### Things to do
1) Quote the Docker explorer post between "Volume 4, Issue" and "Hold that thought.", inclusive.
2) In the Docker explorer post, why does the author run MarkLogic server in a Docker container? Answer in one to three sentences.
3) Carry on the Docker explorer post from its final sentence.

### Document section
Docker explorer

Volume 4, Issue 19; 05 Mar 2020

A small hack combining Emacs, docker, and MarkLogic log files.

In my day job, I work on MarkLogic server (and other things). For years, I’ve been doing this by running the server in a Docker container (or often a small cluster of such containers). This isolates my development environment from changes in my laptop (not just OS upgrades, but changing the whole OS).

A typical session goes like this: start a container, start the server, start working on some code, open a shell window, exec into the container, tail -f a log file, go on about my work. This is fine until some bit of code squirts a whole lot of lines into the log file, then I’m scrolling around looking for bits. If I need to search the log, maybe I hack about with cat and grep or maybe I just bring in the big guns and open the log file in Emacs.

Hold that thought.

A few days ago, I saw the release announcement for a new version of transient. Transient is part of the magic that is Magit. I’m not a hard core magit user, I’ve probably barely scratched the surface, but I love the things it does for me.

A quick skim of the transient project left me none the wiser this time than it had last time. But sometime shortly after, probably in r/emacs, I found a link to Adrien Brochard’s talk about integrating transient into a workflow for managing Kubernetes log files. I’m not usually a fan of video tutorials, but I was curious enough about transient to check it out and it is excellent. Adrien does a fantastic job of leading his audience through both how he approached the problem and how he tackled it. I recommend it highly and if you have to choose between reading the rest of this page and watching that video, watch the video. Go! Shoo! I’ve got nothing significant to add.

### Dataset
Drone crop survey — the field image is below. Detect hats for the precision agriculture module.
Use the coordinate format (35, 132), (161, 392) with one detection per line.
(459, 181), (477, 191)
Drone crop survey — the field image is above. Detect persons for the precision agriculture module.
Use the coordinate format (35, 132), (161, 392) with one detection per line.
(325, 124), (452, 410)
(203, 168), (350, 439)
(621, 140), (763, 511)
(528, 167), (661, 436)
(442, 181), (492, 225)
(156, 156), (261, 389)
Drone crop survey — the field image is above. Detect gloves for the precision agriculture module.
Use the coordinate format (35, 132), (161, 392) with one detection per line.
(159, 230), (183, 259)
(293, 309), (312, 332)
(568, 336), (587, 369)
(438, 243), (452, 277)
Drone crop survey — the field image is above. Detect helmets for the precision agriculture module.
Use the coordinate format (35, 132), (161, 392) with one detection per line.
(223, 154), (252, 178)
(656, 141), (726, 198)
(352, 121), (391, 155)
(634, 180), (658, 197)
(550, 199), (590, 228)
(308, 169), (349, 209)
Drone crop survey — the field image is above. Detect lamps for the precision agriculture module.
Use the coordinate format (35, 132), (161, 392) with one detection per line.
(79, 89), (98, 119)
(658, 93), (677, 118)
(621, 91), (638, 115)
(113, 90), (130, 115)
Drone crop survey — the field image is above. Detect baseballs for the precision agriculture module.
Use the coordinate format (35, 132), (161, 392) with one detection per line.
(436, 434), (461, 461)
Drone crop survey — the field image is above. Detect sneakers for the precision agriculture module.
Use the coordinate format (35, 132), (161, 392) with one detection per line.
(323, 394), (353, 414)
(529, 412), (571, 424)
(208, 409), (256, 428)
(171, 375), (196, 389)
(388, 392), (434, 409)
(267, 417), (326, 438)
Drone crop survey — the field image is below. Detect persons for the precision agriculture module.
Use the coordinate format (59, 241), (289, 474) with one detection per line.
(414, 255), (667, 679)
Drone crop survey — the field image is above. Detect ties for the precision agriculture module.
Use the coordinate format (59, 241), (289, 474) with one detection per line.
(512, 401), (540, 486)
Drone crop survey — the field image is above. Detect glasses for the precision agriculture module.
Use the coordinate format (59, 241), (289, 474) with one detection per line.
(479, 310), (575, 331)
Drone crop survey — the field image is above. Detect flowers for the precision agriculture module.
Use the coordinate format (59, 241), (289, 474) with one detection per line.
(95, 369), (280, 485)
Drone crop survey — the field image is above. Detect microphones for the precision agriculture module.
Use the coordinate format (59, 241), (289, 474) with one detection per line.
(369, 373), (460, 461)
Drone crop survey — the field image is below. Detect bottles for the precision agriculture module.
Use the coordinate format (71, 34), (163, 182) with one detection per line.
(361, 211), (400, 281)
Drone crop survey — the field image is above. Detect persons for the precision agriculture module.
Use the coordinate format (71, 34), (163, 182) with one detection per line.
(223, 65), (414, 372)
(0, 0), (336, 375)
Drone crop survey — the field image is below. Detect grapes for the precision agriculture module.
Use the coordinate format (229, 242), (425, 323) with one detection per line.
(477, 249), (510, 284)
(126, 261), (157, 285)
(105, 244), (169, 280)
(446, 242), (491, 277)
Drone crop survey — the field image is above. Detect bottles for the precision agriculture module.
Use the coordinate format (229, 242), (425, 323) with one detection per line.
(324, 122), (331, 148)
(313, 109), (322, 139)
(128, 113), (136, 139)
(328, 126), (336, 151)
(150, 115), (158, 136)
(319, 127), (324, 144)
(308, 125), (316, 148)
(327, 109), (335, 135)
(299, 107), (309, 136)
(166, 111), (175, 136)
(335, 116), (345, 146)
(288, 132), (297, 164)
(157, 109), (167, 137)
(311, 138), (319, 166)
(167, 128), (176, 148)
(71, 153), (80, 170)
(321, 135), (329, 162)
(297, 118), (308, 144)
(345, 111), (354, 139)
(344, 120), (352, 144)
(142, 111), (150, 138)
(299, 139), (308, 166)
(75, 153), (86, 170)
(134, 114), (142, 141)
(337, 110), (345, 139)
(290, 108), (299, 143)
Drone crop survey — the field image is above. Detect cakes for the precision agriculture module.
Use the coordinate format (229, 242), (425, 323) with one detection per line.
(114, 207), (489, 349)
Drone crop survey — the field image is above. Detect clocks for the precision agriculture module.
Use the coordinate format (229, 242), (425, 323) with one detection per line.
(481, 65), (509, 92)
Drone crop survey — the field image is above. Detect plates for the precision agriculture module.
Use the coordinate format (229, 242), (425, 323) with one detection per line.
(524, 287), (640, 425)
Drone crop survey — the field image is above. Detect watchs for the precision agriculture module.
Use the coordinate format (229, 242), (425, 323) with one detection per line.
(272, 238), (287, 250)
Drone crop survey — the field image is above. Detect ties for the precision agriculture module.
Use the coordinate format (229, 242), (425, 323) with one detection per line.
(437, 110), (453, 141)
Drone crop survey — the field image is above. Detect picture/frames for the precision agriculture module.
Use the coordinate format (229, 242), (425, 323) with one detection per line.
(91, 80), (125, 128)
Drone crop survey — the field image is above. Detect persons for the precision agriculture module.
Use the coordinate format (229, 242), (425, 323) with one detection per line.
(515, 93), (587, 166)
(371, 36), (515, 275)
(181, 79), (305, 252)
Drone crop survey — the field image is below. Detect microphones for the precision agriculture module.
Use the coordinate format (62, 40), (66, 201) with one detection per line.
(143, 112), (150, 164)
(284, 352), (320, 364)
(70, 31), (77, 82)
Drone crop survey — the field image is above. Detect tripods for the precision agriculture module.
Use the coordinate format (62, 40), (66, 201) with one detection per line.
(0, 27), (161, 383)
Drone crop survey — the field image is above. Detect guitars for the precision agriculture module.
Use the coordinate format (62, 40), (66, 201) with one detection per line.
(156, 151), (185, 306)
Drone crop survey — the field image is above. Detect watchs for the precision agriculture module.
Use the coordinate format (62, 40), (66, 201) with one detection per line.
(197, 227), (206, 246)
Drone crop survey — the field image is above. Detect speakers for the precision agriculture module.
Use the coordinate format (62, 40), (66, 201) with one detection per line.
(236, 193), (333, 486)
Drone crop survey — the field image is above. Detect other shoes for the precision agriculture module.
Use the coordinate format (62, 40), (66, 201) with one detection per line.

### Answers by item number
1)
Volume 4, Issue 19; 05 Mar 2020

A small hack combining Emacs, docker, and MarkLogic log files.

In my day job, I work on MarkLogic server (and other things). For years, I’ve been doing this by running the server in a Docker container (or often a small cluster of such containers). This isolates my development environment from changes in my laptop (not just OS upgrades, but changing the whole OS).

A typical session goes like this: start a container, start the server, start working on some code, open a shell window, exec into the container, tail -f a log file, go on about my work. This is fine until some bit of code squirts a whole lot of lines into the log file, then I’m scrolling around looking for bits. If I need to search the log, maybe I hack about with cat and grep or maybe I just bring in the big guns and open the log file in Emacs.

Hold that thought.

2) The author runs the server in a Docker container because this isolates the development environment from changes to the laptop. Those changes include operating system upgrades and even a switch to an entirely different operating system.

3)
I’m sort of serious about that last part.

The log file monitoring example that Adrien describes is the same in all but detail to the situation I described above. And reworking it to solve my problem was both an obvious way to learn a little more about transient and an obvious way to improve my workflow.

The project is docker explorer. Yes, it’s about reading MarkLogic log files, but the real beauty here is how transient connects the idea of building a UX with Emacs.

Type M-x docker-explorer and you’ll get a menu of your docker containers.

Container list

Select a running container and press l to open the logs window. (There’s nothing in this first selection that’s related to transient, but I’m already thinking about adding other commands that would use it.)

Logs list

Finally, pressing t brings up the tail menu:

Log tail

What transient is providing here is a nice, declarative interface to this functionality. The relevant bit of code is this:

(define-transient-command dxp--transient-tail-ml ()
  "Docker Explorer Tail command"
   ("-f" "Follow" "-f")
   ("t" "Tail" dxp--tail-ml-function)])

The “​-f​” flag (which creates a process that continues to tail the log file as it changes) is just a flag. The “​-n​” flag takes an argument and it’s declared with dxp-transient:--lines:

(define-infix-argument dxp-transient:--lines ()
  "Transient support for the lines argument."
  :description "Number of lines"
  :class 'transient-option
  :shortarg "-n"
  :argument "-n ")

There’s lots here I’m still digesting, and lots I frankly don’t understand, but it’s enough to see first hand how cleanly the declarative interface works. I’ll be coming back to explore this in more detail when I have the time.

And bonus: now, instead of fiddling with a shell window and trying to find things with grep, the whole searchable, evolving log file is in an Emacs buffer three or four keystrokes away. Win!

Not bad for an evening’s hacking on the sofa and ~150 lines of Emacs lisp.